▸ Your objective: Repeat word for word the part of the passage on Chinese tech companies that runs from "Read | India, China" up to and including "the product strategist.".

▸ Document passage:
Characterised as ultra-experimentative and iterative, Chinese companies apply the Shenzhen manufacturing model — quick-to-market and quick-to-fix — for its products. ByteDance, which owns TikTok, has been called an “app factory”, with at least 21 products since its founding in 2012.

Another Indian, who requested anonymity, recalls her time in 2017 working at ByteDance in Beijing, where she was tasked with looking at international products for the company (the company had no products in India then). In November that year, ByteDance bought another Chinese-company, Musical.ly, which had a growing Indian base. In August 2018, it merged the company with TikTok.

Read | India, China attend BRICS meet hosted by Russia

“These companies consider themselves global, not Chinese. They believe that whatever success they have in China can be replicated in a lot of other markets,” says the product strategist.

(Stored data)
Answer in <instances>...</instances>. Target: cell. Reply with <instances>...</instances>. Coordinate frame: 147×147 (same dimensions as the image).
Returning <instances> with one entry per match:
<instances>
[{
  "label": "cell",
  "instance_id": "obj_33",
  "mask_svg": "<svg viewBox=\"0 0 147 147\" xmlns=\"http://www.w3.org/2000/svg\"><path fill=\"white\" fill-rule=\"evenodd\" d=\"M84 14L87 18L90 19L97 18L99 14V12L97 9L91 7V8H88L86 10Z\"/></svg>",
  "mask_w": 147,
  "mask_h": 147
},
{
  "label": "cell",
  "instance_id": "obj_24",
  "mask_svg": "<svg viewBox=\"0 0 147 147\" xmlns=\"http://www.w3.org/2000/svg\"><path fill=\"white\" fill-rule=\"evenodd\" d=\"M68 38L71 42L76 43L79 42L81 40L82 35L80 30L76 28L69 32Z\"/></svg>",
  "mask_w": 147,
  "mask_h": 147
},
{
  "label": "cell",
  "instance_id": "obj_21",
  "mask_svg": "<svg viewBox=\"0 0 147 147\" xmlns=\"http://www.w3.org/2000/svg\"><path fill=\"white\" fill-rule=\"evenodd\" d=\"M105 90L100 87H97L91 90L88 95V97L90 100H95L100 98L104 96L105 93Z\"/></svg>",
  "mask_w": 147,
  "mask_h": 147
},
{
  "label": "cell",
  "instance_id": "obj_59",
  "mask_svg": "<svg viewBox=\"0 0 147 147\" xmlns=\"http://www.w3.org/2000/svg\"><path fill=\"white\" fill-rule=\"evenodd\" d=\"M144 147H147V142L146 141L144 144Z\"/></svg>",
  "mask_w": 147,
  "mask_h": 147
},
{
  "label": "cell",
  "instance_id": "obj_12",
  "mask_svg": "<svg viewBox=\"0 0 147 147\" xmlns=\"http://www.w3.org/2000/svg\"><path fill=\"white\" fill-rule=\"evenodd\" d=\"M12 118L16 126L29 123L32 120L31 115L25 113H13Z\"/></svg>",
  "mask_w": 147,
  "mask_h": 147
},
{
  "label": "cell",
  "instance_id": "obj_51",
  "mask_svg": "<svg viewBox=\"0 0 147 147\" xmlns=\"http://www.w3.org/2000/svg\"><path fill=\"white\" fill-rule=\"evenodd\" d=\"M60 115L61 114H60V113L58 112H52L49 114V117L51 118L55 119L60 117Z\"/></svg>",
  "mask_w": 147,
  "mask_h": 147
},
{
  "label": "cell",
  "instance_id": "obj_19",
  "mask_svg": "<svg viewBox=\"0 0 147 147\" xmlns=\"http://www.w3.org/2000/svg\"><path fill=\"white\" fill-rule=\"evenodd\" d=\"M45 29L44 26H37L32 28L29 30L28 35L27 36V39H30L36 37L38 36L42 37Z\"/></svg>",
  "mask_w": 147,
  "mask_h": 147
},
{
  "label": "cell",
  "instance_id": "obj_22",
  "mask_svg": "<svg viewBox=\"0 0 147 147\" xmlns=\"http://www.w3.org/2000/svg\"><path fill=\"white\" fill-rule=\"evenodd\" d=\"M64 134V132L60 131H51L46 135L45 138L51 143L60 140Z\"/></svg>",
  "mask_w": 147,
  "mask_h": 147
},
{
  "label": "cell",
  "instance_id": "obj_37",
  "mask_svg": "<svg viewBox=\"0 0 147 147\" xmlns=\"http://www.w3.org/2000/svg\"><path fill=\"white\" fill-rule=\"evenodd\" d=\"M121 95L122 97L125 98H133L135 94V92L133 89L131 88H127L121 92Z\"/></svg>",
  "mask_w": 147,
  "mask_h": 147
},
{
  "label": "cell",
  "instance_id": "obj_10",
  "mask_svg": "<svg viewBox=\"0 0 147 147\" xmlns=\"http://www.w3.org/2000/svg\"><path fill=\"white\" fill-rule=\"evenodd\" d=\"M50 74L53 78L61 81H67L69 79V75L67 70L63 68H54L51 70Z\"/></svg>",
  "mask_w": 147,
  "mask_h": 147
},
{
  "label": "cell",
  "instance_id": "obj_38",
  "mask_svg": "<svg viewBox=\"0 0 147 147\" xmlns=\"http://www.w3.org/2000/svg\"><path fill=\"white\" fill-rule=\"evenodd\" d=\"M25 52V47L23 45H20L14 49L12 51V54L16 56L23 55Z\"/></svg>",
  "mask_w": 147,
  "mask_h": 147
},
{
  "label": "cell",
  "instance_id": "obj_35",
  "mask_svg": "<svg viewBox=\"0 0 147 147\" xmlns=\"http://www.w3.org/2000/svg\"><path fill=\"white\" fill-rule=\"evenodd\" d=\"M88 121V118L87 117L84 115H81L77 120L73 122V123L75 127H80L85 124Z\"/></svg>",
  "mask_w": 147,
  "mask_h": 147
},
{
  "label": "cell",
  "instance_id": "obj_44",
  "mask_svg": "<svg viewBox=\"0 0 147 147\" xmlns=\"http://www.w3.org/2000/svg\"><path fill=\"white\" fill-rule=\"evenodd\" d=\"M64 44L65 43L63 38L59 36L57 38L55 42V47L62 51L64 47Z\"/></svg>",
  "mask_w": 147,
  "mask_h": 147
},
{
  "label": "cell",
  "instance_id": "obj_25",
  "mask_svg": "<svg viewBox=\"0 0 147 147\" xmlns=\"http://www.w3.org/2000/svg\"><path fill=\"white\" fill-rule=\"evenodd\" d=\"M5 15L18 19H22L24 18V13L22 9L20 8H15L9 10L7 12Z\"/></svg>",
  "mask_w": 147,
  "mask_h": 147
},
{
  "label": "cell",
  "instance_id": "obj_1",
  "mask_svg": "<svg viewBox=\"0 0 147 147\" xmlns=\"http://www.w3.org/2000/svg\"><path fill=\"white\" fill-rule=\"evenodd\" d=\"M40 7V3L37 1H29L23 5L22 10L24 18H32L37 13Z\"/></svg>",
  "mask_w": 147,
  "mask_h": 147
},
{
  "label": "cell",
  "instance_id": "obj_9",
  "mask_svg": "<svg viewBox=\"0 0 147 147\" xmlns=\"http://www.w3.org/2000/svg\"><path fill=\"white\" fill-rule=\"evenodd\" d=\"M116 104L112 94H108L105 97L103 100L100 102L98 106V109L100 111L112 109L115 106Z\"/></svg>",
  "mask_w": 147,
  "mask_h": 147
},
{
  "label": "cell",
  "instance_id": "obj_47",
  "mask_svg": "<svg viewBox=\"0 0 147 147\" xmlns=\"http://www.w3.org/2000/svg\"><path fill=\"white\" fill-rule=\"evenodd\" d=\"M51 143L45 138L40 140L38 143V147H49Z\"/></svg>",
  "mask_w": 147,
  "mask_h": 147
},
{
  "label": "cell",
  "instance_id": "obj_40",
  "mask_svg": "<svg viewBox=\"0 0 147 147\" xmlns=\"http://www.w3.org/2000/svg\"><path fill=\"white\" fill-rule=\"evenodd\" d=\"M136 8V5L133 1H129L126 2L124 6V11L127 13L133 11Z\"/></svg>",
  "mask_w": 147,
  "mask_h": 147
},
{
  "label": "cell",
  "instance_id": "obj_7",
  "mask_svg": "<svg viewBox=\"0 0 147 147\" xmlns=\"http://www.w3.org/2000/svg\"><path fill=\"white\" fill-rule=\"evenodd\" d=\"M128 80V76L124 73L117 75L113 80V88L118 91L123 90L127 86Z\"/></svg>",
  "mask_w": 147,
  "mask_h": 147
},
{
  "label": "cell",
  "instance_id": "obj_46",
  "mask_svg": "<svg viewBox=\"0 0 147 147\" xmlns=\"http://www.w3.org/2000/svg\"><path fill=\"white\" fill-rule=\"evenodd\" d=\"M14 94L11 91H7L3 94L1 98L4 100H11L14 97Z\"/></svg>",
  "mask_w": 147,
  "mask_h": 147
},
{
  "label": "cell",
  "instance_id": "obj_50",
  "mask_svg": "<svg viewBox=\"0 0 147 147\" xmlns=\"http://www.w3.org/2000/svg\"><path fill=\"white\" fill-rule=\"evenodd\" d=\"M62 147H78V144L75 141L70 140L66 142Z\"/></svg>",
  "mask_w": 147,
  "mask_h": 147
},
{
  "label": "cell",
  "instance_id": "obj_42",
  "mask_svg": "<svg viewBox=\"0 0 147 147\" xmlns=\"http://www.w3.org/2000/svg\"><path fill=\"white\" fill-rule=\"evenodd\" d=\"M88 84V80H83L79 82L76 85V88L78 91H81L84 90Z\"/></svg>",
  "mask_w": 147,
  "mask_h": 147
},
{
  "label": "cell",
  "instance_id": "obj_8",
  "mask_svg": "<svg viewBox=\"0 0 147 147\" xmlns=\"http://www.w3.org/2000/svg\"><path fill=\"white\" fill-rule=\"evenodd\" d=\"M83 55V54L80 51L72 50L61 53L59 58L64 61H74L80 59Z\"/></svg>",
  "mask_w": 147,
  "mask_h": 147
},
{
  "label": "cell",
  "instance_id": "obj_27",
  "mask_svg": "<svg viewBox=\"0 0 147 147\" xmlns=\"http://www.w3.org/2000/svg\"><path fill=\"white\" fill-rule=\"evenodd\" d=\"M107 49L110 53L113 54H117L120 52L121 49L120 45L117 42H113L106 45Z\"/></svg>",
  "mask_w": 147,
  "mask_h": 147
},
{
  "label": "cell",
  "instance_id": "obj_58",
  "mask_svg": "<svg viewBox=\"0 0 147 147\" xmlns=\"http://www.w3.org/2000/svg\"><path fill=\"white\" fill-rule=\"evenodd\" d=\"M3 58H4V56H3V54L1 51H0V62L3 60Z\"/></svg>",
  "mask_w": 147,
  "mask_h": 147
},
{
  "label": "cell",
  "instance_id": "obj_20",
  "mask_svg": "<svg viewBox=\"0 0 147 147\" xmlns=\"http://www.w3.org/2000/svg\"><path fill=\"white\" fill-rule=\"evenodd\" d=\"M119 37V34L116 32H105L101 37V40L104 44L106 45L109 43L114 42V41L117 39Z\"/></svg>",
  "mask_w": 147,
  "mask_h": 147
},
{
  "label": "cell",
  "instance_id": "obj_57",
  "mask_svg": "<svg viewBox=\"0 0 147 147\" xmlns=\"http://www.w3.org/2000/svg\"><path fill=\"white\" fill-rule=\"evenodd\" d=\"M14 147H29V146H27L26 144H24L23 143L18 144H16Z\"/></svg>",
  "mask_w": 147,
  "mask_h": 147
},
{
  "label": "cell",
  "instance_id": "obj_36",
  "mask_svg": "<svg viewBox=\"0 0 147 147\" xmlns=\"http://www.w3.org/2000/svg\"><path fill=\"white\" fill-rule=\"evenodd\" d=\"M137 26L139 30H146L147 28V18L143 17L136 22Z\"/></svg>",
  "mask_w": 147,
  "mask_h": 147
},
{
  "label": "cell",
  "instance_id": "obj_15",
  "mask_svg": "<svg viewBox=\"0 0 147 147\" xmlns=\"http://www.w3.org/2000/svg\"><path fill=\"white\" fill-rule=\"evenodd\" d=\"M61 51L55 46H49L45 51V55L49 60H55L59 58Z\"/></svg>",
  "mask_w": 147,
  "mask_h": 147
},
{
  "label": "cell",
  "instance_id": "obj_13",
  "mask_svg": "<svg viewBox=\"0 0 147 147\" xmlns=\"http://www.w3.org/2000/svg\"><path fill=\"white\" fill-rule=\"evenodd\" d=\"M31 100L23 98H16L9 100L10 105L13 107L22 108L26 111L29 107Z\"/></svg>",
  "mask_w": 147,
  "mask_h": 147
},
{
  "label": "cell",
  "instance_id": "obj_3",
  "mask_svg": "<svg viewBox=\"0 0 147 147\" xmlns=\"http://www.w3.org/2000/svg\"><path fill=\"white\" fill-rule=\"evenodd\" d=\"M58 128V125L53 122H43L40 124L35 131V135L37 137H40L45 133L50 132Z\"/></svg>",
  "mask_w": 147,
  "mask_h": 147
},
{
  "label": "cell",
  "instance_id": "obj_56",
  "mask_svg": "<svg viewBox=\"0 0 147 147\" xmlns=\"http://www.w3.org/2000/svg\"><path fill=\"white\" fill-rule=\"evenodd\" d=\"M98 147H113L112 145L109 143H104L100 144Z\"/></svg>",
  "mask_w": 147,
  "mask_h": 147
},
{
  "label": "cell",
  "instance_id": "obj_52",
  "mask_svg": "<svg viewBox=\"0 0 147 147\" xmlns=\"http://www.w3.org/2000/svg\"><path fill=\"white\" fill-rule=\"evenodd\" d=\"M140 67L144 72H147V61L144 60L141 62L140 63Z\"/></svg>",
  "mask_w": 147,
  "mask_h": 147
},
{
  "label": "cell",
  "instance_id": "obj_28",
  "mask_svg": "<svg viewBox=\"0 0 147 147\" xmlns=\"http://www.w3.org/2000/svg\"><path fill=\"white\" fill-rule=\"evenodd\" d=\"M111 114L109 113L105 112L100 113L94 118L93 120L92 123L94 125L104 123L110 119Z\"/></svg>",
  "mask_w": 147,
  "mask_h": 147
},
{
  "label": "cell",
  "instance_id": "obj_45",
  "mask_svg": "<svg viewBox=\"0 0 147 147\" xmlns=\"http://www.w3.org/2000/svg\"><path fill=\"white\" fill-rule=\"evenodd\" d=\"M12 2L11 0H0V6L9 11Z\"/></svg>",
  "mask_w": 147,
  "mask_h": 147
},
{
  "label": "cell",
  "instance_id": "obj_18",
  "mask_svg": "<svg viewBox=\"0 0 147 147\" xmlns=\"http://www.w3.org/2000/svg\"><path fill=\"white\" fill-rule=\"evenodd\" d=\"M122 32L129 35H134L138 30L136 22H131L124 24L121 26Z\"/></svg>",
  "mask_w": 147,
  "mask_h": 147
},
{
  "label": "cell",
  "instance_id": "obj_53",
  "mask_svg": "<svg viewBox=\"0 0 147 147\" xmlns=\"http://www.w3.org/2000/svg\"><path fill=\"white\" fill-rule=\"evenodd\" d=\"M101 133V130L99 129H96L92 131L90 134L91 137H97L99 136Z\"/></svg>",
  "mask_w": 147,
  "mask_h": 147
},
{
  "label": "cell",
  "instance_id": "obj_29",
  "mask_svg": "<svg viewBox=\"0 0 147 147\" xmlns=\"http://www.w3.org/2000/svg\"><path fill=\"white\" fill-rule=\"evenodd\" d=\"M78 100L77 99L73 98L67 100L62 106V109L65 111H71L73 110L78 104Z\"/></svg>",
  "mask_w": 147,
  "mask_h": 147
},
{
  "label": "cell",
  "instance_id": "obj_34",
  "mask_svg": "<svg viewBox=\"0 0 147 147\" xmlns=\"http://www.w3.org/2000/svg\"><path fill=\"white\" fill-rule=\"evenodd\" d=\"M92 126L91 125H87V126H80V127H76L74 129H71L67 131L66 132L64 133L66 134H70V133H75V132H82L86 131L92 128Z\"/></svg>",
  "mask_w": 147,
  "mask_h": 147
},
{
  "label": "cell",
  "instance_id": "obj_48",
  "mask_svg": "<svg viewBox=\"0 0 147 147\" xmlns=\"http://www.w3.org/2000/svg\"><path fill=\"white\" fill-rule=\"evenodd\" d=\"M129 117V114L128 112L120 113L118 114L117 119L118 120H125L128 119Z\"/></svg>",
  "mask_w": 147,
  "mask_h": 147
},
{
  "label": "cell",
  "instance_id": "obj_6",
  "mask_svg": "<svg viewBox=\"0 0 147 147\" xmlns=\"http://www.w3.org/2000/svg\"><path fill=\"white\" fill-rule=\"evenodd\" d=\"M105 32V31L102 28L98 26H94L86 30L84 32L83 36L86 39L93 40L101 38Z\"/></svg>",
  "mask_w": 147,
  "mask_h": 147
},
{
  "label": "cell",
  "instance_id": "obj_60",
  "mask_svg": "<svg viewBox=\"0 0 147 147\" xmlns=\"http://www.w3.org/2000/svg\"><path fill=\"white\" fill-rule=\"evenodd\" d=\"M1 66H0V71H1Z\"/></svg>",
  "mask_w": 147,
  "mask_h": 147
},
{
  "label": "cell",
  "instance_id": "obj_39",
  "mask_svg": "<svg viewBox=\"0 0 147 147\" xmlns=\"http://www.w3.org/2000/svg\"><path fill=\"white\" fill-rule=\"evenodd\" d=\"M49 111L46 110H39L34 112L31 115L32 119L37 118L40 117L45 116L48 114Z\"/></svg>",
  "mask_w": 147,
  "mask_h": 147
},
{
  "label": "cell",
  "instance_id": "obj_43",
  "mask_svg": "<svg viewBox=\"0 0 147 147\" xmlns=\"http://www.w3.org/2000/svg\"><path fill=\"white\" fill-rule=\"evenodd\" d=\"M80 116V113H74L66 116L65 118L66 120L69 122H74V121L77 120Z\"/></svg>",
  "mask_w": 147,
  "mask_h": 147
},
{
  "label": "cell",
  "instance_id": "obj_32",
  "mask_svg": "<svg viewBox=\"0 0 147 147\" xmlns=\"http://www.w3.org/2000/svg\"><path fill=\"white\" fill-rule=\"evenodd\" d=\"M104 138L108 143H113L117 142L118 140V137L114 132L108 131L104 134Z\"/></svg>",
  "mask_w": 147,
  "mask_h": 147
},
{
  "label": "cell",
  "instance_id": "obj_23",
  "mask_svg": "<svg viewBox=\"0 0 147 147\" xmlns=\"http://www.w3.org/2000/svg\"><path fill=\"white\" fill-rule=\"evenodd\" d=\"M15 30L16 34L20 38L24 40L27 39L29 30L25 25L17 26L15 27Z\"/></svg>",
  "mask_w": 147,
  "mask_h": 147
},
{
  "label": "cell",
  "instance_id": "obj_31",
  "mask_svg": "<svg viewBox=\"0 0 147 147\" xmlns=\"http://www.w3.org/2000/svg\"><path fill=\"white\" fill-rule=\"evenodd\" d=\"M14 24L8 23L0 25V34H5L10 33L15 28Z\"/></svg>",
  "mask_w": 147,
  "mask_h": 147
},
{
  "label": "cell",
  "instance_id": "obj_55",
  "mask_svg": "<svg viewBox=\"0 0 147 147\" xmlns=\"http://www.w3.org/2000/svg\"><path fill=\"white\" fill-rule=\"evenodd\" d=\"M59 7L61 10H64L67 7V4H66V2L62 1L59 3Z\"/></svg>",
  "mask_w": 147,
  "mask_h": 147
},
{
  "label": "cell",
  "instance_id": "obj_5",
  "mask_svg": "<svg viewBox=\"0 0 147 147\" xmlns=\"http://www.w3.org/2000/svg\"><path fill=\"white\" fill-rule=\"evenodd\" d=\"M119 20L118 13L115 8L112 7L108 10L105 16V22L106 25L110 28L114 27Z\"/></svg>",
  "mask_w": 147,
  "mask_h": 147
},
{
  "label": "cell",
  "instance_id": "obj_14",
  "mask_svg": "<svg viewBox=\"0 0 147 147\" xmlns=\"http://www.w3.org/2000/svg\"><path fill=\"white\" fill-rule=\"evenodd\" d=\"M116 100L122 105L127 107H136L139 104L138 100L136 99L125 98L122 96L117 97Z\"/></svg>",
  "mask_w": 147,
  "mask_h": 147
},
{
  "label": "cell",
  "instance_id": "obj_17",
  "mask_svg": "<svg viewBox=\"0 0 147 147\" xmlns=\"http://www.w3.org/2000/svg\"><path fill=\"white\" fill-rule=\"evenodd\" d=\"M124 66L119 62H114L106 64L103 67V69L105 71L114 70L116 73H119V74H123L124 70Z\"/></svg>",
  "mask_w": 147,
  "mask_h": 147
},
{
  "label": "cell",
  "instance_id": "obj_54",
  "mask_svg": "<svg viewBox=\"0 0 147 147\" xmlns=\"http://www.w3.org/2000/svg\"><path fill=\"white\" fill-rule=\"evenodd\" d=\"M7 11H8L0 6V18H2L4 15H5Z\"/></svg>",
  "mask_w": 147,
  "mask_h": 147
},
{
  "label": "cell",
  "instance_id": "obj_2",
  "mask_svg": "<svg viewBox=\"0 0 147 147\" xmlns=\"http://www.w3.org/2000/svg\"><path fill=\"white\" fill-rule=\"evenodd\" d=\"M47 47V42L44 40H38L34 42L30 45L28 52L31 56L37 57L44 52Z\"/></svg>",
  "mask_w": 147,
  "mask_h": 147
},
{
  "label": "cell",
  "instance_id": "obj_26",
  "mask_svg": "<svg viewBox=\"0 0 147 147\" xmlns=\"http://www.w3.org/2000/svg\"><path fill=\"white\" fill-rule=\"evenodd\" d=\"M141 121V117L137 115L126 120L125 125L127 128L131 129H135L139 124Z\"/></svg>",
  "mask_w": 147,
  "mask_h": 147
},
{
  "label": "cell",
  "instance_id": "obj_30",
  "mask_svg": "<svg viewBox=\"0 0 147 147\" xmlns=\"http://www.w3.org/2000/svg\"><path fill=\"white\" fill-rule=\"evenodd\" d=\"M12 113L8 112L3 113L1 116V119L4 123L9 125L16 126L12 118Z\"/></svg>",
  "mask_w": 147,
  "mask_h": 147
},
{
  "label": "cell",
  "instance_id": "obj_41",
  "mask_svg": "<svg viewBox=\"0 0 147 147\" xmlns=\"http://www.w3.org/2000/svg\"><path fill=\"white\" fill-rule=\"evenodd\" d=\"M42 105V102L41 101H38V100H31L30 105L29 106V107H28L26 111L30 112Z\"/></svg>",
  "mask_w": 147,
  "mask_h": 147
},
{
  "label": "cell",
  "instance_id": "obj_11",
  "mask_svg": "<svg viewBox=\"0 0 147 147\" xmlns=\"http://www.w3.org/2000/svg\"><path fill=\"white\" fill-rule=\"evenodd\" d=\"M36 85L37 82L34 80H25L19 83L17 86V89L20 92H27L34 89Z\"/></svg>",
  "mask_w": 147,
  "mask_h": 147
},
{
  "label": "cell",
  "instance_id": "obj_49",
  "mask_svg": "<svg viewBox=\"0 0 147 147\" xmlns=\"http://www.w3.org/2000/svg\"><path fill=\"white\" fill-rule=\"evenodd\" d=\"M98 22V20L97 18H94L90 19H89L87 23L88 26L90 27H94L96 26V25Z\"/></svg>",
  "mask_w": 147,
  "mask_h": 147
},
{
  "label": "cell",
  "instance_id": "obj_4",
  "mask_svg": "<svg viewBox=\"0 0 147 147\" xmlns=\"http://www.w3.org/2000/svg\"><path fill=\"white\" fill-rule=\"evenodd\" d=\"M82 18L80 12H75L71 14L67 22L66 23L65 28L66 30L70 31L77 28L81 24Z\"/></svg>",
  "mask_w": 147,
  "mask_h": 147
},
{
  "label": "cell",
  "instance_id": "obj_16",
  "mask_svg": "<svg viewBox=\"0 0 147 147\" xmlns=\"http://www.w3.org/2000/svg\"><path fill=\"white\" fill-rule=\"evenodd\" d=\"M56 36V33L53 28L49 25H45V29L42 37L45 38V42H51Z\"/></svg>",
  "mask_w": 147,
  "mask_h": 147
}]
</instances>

▸ Written answer:
Read | India, China attend BRICS meet hosted by Russia

“These companies consider themselves global, not Chinese. They believe that whatever success they have in China can be replicated in a lot of other markets,” says the product strategist.